National Defense Authorization Act for Fiscal Year 2008 (Pub. L. 110-181)
-Pub. L. 110-181 was enacted on January 28, 2008 and amended certain military-related immigration provisions of the INA focused on qualifying spouses or children of members of the U.S. armed forces, to include:
-Added INA 284(b) to make clear that the lawful permanent resident status of a service member’s spouse or child is not jeopardized because the spouse or child resided abroad, as authorized by official orders, with the service member. This provision clarifies that USCIS must not treat such absences as abandonment or relinquishment of the spouse or child’s lawful permanent resident (LPR) status  See Sec. 673 of PL 110-181.
-Added INA 319(e) to allow the LPR spouse of a service member to count any qualifying time spent abroad on official orders as continuous residence and physical presence in the United States. Also permits the spouse to complete the naturalization process overseas
-Added INA 322(d) to allow the U.S. citizen parent and service member of a child filing for naturalization to count time abroad under military orders as physical presence in the United States. Also permits the child to complete the naturalization process overseas
Kendell Frederick Citizenship Assistance Act (KFCAA) (Pub. L. 110-251)
-The KFCAA was enacted on June 26, 2008
-Requires DHS to use the fingerprints provided by an individual at the time the individual enlisted in the U.S. armed forces (referred to as “OPM” or “enlistment” fingerprints) or fingerprints the applicant previously submitted to USCIS for another application to satisfy the fingerprint requirement
-If DHS determines that new biometrics would result in more timely and effective adjudication of the individual’s naturalization application, DHS must inform the applicant of this determination and provide the applicant with information on how to submit fingerprints
-Requires USCIS to adjudicate applications for naturalization filed by active-duty members of the U.S. armed forces serving abroad within 180 days of the receipt of responses to all background checks
Military Personnel Citizenship Processing Act (MPCPA) (Pub. L. 110-382)
-The MPCPA was enacted on October 9, 2008
-Requires USCIS to complete applications for naturalization filed by service members (and certain spouses) within six months of receipt or notify the applicant of the delay
-Six-month notification letters must include the reason for delay and an estimated adjudication date
See Application of Campbell, 5 F.2d 247 (E.D. Wash. 1925).
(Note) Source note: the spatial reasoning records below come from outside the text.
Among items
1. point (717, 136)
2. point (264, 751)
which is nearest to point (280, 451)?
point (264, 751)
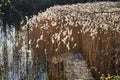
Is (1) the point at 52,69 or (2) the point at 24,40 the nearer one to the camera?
(1) the point at 52,69

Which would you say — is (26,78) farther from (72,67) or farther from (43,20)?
(43,20)

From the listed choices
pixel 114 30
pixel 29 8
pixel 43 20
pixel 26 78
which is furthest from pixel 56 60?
pixel 29 8

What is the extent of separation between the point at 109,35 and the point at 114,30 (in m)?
0.18

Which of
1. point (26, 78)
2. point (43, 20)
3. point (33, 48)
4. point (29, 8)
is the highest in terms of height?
point (29, 8)

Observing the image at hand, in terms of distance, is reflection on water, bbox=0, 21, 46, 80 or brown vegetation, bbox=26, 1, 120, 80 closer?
brown vegetation, bbox=26, 1, 120, 80

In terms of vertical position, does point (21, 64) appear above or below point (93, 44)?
below

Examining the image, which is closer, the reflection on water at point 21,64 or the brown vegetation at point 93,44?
the brown vegetation at point 93,44

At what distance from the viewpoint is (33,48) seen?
409 inches

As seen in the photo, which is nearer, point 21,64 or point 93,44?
point 93,44

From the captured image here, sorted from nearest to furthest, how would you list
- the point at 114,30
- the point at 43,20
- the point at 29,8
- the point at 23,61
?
the point at 114,30 → the point at 23,61 → the point at 43,20 → the point at 29,8

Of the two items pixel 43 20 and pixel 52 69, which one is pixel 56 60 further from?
pixel 43 20

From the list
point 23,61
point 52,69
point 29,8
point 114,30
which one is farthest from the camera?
point 29,8

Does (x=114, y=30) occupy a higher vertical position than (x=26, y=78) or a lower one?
higher

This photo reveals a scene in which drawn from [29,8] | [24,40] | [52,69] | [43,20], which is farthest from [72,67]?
[29,8]
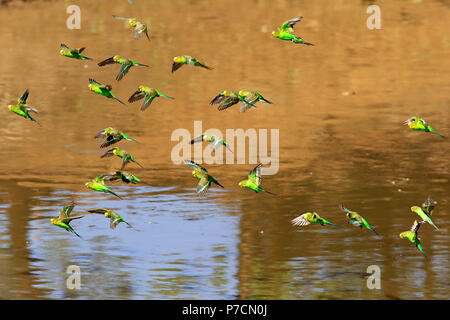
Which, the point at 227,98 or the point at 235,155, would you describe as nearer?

See Op. Sol. of Labor, Jan, 1926, CO file 79/9.
See Acts of July 19 and November 6, 1919, May 26, 1926, March 4, 1929, May 25, 1932, June 24, 1935, August 23, 1937, June 21, 1939, December 7, 1942.
See Executive Order 12582, signed on February 2, 1987 (52 FR 3395, February 4, 1987). In consideration of Matter of Reyes, 910 F. 2d 611 (9th Cir. 1990), Executive Order 12582 was revoked by Executive Order 12913, effective February 2, 1987, (59 FR 23115, May 4, 1994).
See Sec. 1703 of PL 108-136.
See Sec. 673 of PL 110-181.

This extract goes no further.